When Albertina Sisulu testified, she failed to corroborate an appointment card that would have placed Winnie Mandela at the surgery on the morning of the killing, claiming to have forgotten much about the day of the murder. When it was hinted at by a TRC commissioner that Sisulu did not want to be remembered in history as having implicated a comrade, she denied this.

One of the kidnapped boys, Thabiso Mono, when asked if he knew that Winnie Mandela had claimed to be in Brandfort on the day of the assaults on the boys, stated "I saw her. She was the person assaulting us with fists and hitting us with sjamboks."

During her own testimony to the commission, Madikizela-Mandela denied the allegations.

The final report of the TRC stated that the Commission was unable to verify the allegations implicating Winnie Mandela in the murder of Asvat, and criticised the police for too quickly jumping to the conclusion that the motive for the murder was robbery, and for not investigating the apparent connection between Cebekhulu and Dlamini's accounts of the killings, and it referred to Mbatha and Dlamini's (the murderers) testimonies as not being credible.
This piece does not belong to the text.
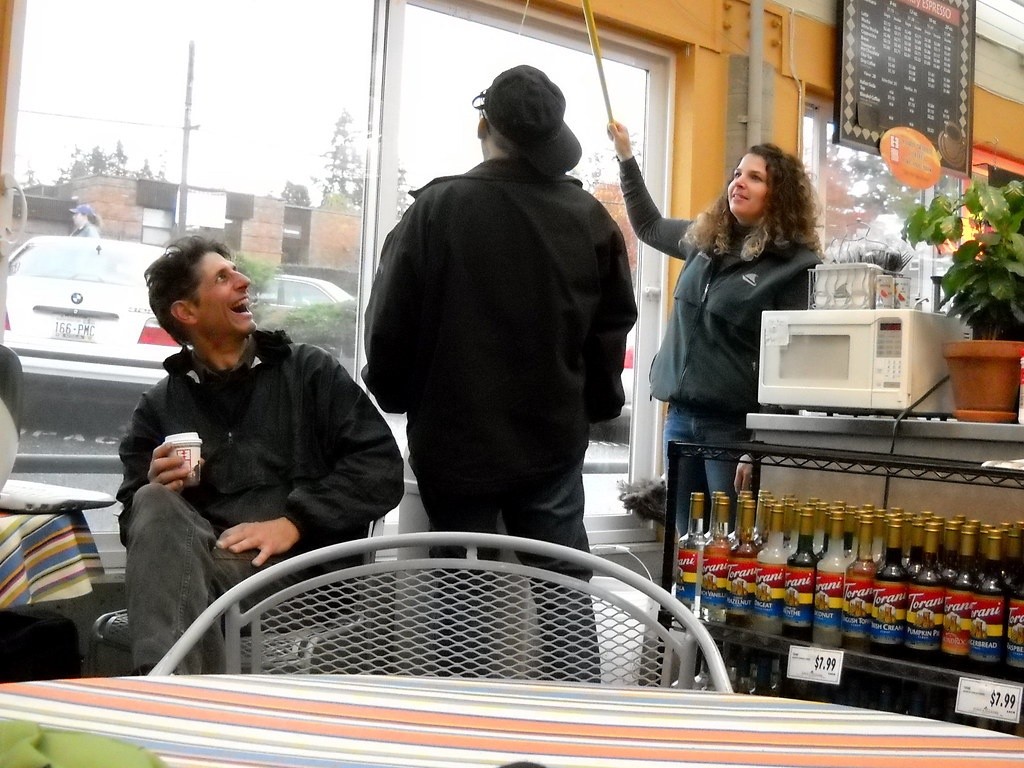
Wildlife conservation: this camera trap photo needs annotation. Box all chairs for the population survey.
[147,525,732,693]
[85,510,377,674]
===Subsequent developments===
In January 2018, prior to Winnie Mandela's death, ANC MP Mandla Mandela, Nelson Mandela's grandson by his first wife, Evelyn Mase, called for Winnie Mandela's role in the Asvat and Sepei murders to be probed.

==Funeral==
Asvat was buried in accordance with Muslim rites the day after he was murdered. Thousands of people, both African, and Indian, attended his funeral at Avalon Cemetery, and marchers in the funeral procession toyi-toyied and had sung struggle songs on arrival at his home prior to the funeral procession. Apartheid police who attempted to seize Azapo banners were driven off by Lenasia residents, and many women were present at his burial.

==Legacy==
The section of the R554 road linking Soweto to Lenasia was renamed Abu Baker Asvat Drive by the post-apartheid government. A junior cricket tournament was instituted in Asvat's memory, in 2002. He was awarded the Order of Luthuli in Silver by President Cyril Ramaphosa in 2021.